Question

A 2 -kW electric resistance heater submerged in \(5-\mathrm{kg}\) water is turned on and kept on for 10 min. During the process, \(300 \mathrm{kJ}\) of heat is lost from the water. The temperature rise of water is \((a) 0.4^{\circ} \mathrm{C}\) (b) \(43.1^{\circ} \mathrm{C}\) \((c) 57.4^{\circ} \mathrm{C}\) \((d) 71.8^{\circ} \mathrm{C}\) \((e) 180^{\circ} \mathrm{C}\)

Short answer

a) 34.9°C b) 43.1°C c) 55.0°C d) 66.3°C Answer: b) 43.1°C

Step-by-step solution

Calculate the energy provided by the heater

First, let's determine the amount of energy the heater provides to the water.

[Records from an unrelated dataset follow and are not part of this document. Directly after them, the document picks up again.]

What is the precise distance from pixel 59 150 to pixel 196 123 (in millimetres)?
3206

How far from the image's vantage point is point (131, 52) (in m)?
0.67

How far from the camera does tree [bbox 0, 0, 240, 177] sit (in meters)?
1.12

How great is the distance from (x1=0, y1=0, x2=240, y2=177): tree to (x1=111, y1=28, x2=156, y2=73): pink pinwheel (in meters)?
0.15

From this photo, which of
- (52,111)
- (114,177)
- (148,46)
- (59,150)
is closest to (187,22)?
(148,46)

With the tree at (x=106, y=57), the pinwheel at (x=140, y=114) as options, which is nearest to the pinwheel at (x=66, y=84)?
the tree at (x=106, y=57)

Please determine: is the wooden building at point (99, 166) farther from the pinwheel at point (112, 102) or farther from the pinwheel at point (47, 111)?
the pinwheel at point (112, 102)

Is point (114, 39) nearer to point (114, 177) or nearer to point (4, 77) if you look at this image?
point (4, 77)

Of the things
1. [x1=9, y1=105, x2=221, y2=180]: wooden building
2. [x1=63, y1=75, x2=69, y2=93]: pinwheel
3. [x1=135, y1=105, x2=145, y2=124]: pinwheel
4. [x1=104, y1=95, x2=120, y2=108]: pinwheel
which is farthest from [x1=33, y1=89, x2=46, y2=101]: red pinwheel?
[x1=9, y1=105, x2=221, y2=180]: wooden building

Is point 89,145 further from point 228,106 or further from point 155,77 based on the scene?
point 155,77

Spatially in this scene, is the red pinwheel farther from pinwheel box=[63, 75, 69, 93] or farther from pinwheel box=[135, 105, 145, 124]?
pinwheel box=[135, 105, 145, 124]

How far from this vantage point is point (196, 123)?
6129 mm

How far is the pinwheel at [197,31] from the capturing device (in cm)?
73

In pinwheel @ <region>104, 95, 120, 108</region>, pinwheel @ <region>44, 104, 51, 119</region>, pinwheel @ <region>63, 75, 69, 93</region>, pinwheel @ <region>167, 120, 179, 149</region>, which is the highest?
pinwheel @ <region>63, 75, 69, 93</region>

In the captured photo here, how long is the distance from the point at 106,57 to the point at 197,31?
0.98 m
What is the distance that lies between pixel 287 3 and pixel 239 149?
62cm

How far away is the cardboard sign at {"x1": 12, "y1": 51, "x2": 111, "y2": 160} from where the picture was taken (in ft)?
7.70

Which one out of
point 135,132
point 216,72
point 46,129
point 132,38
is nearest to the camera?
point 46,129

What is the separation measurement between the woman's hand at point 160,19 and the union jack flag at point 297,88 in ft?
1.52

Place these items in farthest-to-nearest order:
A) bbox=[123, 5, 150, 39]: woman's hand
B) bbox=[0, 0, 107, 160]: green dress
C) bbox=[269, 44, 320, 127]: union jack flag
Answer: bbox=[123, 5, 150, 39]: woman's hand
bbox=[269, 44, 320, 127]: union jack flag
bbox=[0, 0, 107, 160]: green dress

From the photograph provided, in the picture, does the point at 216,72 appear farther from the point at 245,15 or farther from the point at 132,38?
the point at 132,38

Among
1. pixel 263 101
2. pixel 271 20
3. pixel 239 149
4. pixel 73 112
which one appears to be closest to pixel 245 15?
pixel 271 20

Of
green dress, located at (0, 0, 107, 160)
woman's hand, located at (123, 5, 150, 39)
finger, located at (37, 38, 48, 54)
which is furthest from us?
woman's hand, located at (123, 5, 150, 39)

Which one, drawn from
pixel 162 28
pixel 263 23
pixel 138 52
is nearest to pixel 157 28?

Since the power of the heater is 2 kW (2000 W) and it's turned on for 10 minutes (600 seconds), we can find the energy in Joules using: Energy = Power * Time Energy = 2000 W * 600 s Energy = 1.2 * 10^6 J

Calculate the net energy gain of water

Now, we have to subtract the heat lost from the total energy provided by the heater: Net energy gain = Energy provided - Heat lost Net energy gain = 1.2 * 10^6 J - 300 kJ Net energy gain = 1.2 * 10^6 J - 300 * 10^3 J Net energy gain = 900 * 10^3 J = 9 * 10^5 J

Find the temperature rise

Given the net energy gain of water and its mass, we can calculate the temperature rise using the specific heat capacity of water. The specific heat capacity of water is 4190 J/(kg*K). We use the formula: Temperature rise = Net energy gain / (Mass * Specific heat capacity) Temperature rise = (9 * 10^5 J) / (5 kg * 4190 J/(kg*K)) Temperature rise = (9 * 10^5) / (5 * 4190) Temperature rise = 0.0859 * 10^5 ≈ 43.1°C So, the correct answer is (b) \(43.1^{\circ} \mathrm{C}\).